**Provided passage**
Jul 23 2019
- last edited on
Apr 07 2022
I am using Azure LA for VM performance monitoring but it include on-prem servers also. When we run CPU or memory or disk utilization alerts it include all the servers in Azure and on-prem.
Here we want to monitor only Azure resources only not on-prem, how to achieve that?
| where ObjectName == "Memory" and CounterName == "% Committed Bytes In Use"
| where CounterValue > 80
| summarize (TimeGenerated, Free_Memory_Percent)=arg_max(TimeGenerated, CounterValue) by Computer
| where ObjectName == "LogicalDisk" and CounterName == "% Free Space"
| where CounterValue < 10
| summarize (TimeGenerated, Free_Space_Percent)=arg_max(TimeGenerated, CounterValue) by Computer, InstanceName
| where InstanceName contains ":"
Thanks in advance.
Jul 23 2019 04:38 AM
You can add a join to the Heartbeat table, as that has a Azure / non-Azure value. You'll need to do the same for the other two examples.
Heartbeat | where ComputerEnvironment =="Azure" | distinct Computer | join ( Perf | where CounterName == "% Processor Time" and CounterValue > 95 and ObjectName == "Processor" and InstanceName == "_Total" | summarize arg_max(TimeGenerated, CounterValue) by Computer, CounterName ) on Computer
To test run it here Go to Log Analytics and Run Query
Jul 23 2019 07:24 AMSolution
Another way is to use _ResourceId column as a way of finding which VMs are in Azure.
Currently all Azure VMs have _ResourceId so you can do:
Perf | where CounterName == "% Processor Time" and _ResourceId contains "virtualmachines"
Additionally I would like to point out that all your queries are written incorrectly. You do not filter on CounterValue. First you need to summarize and than filter the threshold on the desired value. If you will use the queries for alerts than you do not filter in the query at all as the threshold is applied via the alert configuration. If you do not follow these rules you will get false positive on alerts.
Jul 23 2019 08:34 PM
Jul 24 2019 03:41 AM
@Rahul_Mahajan You should have single alert per resource type and performance counter. Creating one alert for multiple resource types that do not have things in common and multiple metrics is not approach I would recommend. In queries that you will not use for alerts but rather to visualize data you can do whatever correlation you want.

**Written request**
Repeat word for word everything in the Azure monitoring thread above from "Thanks in advance." down to "other two examples.".

**Collected data**
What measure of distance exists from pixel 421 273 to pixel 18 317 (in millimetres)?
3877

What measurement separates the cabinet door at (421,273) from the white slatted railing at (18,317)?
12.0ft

**Answer for this exercise**
Thanks in advance.
Jul 23 2019 04:38 AM
You can add a join to the Heartbeat table, as that has a Azure / non-Azure value. You'll need to do the same for the other two examples.